Cravings

15 03 2009

We don’t always get what we want, thankfully.  Imagine if your every impulse was satisfied, or even a few different ones throughout the day.  Our desires often override good judgment, but it’s not in the ignorance of these desires that we find temperance.  It’s in the subduction of them.  I had somehow gotten the idea that our desires are always going to be stronger than our penchant for good;  I hadn’t really tried to eliminate a lot of childish behavior because, quite frankly, I didn’t think it was worth trying.  Passions rule our lives so often that we can often start to believe that they will always be that strong, that we can do nothing to quell that yearning.  In fact, it was in a little bit of spiritual retooling that I began to suspect that the whole “you will not be tempted more than you are able” thing was actually related to our behavior.  We are not always going to be sheltered from the worst that this world has to offer;  there is no “barometer of human capability” that we can’t control.  One has only to look to some of the saints to see examples of those who had significantly quieted the desires of the flesh, and we must not fool ourselves into despairing in the face of temptation.
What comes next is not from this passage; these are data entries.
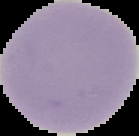

Image is 139×136 pixels. Cell region segmented out of the field of view; the surrounding area is masked to black. Malaria status: uninfected. From a thin blood film.Assess this cell for malaria.
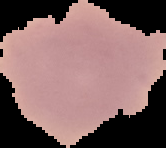

Uninfected.

image_size: 166×148 pixels
preparation: thin blood film
image_type: segmented cell region on a black background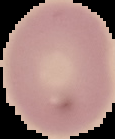

Summary:
  - Preparation: thin blood film
  - Image type: segmented cell region on a black background
  - Result: no malaria parasites seen
  - Image size: 115×139 pixelsState the blood parasite species.
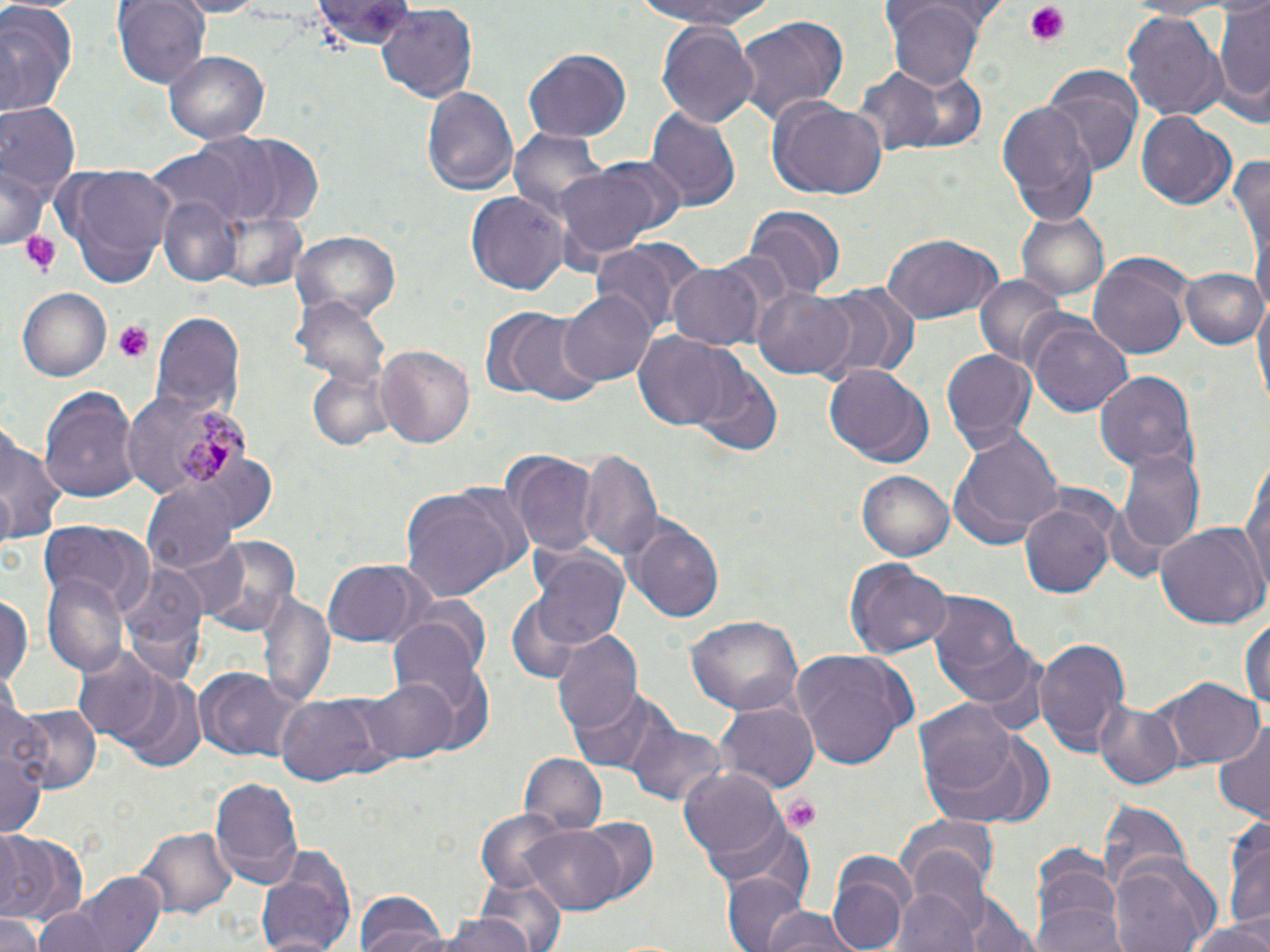
Plasmodium malariae.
In one of Leo Tolstoy’s short stories, Father Sergius, an old man faces his fleshly desires head-on, and defeats them at any cost.  Sergius has lived a mostly isolated adulthood until, one day, he is beset by, essentially  a whore.  The story culminates with him shaking, alone in his room, as she coos and begs for him to open the door.  Sergius, ala Joseph, flees from temptation, albeit in a different manner.  The point (since I’m an expert on these things) of the story is, of course, up the to reader to decipher, but I drew a few conclusions of my own.  It is fairly clear that Sergius’s whole time living a disciplined and monastic life is just barely enough to supress his sinful desires when the woman first knocks on his hut door.  As she persists, his resolve wavers, and his overtly Biblical choice sends a stark message to those who would plead helplessness in the face of their own desires.  Sergius, in an act of desperation, grabs his hatchet and lops off his finger.  He then opens the door, and the woman, shocked as she begins to grasp what has just happened, is eventually led from her own sin as well.

Gratuitous Russian story plug aside, I’ve merely realized lately just how weak humans really are.  Considering how much faith we consistently put in our appearance, resources, abilities and reputation, it is little wonder that we have blinded ourselves to this weakness, but we cannot expect to seriously combat sin unless we put our faith in He who knew no sin.  I’m saddened when people pray to be delivered from temptation without making any adjustments to flee from it themselves.  I’ve been trying to seriously fight my own inclinations towards sloth this year, and it’s gotten more and more difficult the more conscious of it I become.  My thoughts begin to suggest that perhaps my bodily exercise is sufficient; my sinful heart tells me that others are largely to blame for not fulfilling promises or for helping me out.  The bottom line, though, is that I haven’t gotten onto my feet and motivated myself to make some things happen more often than not.  It’s all well and good to proclaim that God will carry us, but we cannot sit around and wait for him to do so and expect to be swept into righteousness.  Every Christian who has truly pursued their Savior has discovered that steep climb, that grueling journey;  of some of the greatest examples of this pursuit, we notice a great commonality among them: they all found rest with Christ, but never on Earth.  The world’s philosophers will sit by the fireplace, telling you why things are, will be, and have been the way they are.  As one called to run, flee, march, soar, get up, and follow, I must stop reveling in the idleness of the world and start throwing myself headlong into the grueling pursuit.  As long as I long for the comfort of my temporary home, I will never seek the everlasting comfort of my eternal one.